Every building material tells a story of locality and sustainability: walls crafted from ultra-local rammed earth, structures made from Pyrenean timber and insulating cork sourced from nearby Les Gavarres. Local clay tiles from La Bisbal complete the buildings, emphasizing the circular economic ethos through reduced transport, minimized waste, and maximized efficiency.

School in Gaüses

Sandstone-colored rammed earth buildings integrated into green surroundings.

Set adjacent to a managed forest and vegetable gardens, the school extends beyond its walls into a living laboratory. Here, students learn permaculture principles, tending gardens watered by harvested rainwater, understanding interconnectedness and biodiversity. The project addresses community inclusion and resilience, inviting collaboration from local artists, writers, and educators, fostering vibrant cultural exchange.

Economic viability comes from guiding students through practical sustainability lessons intertwining ecological health and financial sensibility. Activities such as growing produce or baking bread offer tangible lessons in resource stewardship and economic awareness.

◆ STATED PROBLEM ◆
Can you echo the school passage from "School in Gaüses" up to and including "and economic awareness."?

Records of spatial reasoning questions:

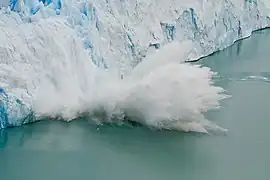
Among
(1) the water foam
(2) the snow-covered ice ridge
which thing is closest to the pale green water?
(1) the water foam

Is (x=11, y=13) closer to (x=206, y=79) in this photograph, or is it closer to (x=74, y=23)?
(x=74, y=23)

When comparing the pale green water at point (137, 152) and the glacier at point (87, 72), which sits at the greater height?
A: the glacier at point (87, 72)

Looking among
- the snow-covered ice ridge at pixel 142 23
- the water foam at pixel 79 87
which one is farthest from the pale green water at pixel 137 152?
the snow-covered ice ridge at pixel 142 23

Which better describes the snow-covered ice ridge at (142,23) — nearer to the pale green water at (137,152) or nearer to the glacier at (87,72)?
the glacier at (87,72)

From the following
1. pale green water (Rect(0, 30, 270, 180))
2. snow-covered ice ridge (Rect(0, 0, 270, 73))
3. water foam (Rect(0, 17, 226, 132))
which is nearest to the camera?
pale green water (Rect(0, 30, 270, 180))

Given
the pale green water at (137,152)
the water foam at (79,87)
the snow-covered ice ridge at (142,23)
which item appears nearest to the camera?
the pale green water at (137,152)

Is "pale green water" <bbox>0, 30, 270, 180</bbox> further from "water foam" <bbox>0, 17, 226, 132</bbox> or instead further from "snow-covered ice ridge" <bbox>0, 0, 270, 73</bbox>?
"snow-covered ice ridge" <bbox>0, 0, 270, 73</bbox>
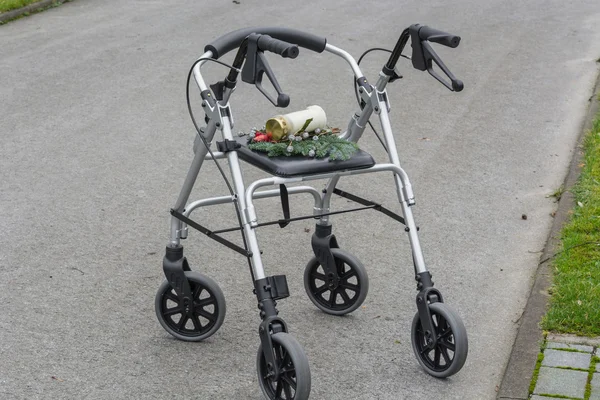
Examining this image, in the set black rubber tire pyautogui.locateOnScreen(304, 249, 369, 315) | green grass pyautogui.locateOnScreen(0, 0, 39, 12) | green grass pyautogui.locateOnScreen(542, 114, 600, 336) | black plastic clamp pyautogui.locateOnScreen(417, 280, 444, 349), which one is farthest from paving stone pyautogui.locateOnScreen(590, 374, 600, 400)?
green grass pyautogui.locateOnScreen(0, 0, 39, 12)

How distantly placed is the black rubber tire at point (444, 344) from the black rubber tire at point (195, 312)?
3.23 feet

◆ SOLUTION ◆
School in Gaüses

Sandstone-colored rammed earth buildings integrated into green surroundings.

Set adjacent to a managed forest and vegetable gardens, the school extends beyond its walls into a living laboratory. Here, students learn permaculture principles, tending gardens watered by harvested rainwater, understanding interconnectedness and biodiversity. The project addresses community inclusion and resilience, inviting collaboration from local artists, writers, and educators, fostering vibrant cultural exchange.

Economic viability comes from guiding students through practical sustainability lessons intertwining ecological health and financial sensibility. Activities such as growing produce or baking bread offer tangible lessons in resource stewardship and economic awareness.